The TGA/DSC thermal analysis tester and the test conditions in the invention are as follows: TGA/DSC thermogram METTLER TOLEDO TGA/DSC3 +; dynamic temperature section: 30-350 ℃; heating rate: 10 ℃/min; segment gas N₂(ii) a Gas flow rate: 50 mL/min; crucible: an aluminum crucible of 40. mu.l.

The TGA/DSC test result of the acipimox crystal prepared by the method of the invention is shown in figure 2, and the DSC test result only shows that an endothermic melting peak appears at 200.71 ℃. According to the TGA detection result, only one weight loss step exists, the fact that the acipimox crystal does not contain water or other solvents is also shown, and the DSC/TGA detection result shows that the crystal form prepared by the invention is the acipimox anhydrous crystal form.

In a third aspect of the present invention, a pharmaceutical composition is provided, wherein the composition contains the methylpyrazine derivative anhydrous crystal form described in the present invention, and contains other pharmaceutically acceptable adjuvant components.

Preferably, the pharmaceutical composition of the present invention is prepared as follows: the compounds of the present invention are combined with pharmaceutically acceptable solid or liquid carriers and optionally with pharmaceutically acceptable adjuvants and excipients using standard and conventional techniques to prepare useful dosage forms.

Preferably, the other components include other active ingredients, excipients, fillers, etc. that may be used in combination.

Preferably, the pharmaceutical composition is a spray, a tablet, a capsule, a powder injection, a liquid injection and the like.

The fourth aspect of the invention provides an application of an anhydrous crystal form of a methylpyrazine derivative as an active ingredient in preparing a medicament for treating hypolipidemia.

Compared with the currently reported crystal form of the methylpyrazine derivative, the anhydrous crystal form of the methylpyrazine derivative prepared by the method has the following advantages:

(1) the purity is high. The purity of the prepared methylpyrazine derivative anhydrous crystal form is higher than 99.87%, and the purity of the impurity 5-methylpyrazine-2-carboxylic acid is lower than 0.11%.

(2) The solubility is high. The solubility of the methylpyrazine derivative anhydrous crystal form prepared by the invention in a medium is about 3 times of that of the existing crystal form.

(3) The stability is good.
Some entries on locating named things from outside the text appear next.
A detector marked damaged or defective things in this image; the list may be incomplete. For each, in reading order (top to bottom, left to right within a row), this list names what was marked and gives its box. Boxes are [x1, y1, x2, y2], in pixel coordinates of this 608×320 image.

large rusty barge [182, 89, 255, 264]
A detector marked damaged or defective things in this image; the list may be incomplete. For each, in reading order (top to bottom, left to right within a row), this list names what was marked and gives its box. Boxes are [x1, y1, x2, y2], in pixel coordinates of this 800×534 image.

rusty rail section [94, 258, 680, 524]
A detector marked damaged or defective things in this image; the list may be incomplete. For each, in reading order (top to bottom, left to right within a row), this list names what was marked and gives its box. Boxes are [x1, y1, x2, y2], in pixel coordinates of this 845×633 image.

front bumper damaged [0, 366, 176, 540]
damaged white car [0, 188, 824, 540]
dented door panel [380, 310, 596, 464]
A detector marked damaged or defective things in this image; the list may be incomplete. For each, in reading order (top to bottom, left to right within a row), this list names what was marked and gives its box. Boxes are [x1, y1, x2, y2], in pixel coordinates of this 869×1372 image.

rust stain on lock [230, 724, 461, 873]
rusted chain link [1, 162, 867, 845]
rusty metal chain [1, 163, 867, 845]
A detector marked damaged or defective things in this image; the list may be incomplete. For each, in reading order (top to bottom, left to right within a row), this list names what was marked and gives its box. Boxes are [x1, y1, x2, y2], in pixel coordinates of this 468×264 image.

After the light test and the high-temperature high-humidity test, the HPLC purity of the methylpyrazine derivative anhydrous crystal form solid prepared by the invention is still higher than 99.7 percent and is far higher than the purity of the existing crystal form after the stability test.

Drawings

FIG. 1: x-ray powder diffraction pattern of the anhydrous crystal form of the methylpyrazine derivative.

FIG. 2: a Differential Scanning Calorimetry (DSC) graph of an anhydrous crystal form of the methylpyrazine derivative.

FIG. 3: x-ray powder diffraction pattern of the crystalline form of comparative example 3.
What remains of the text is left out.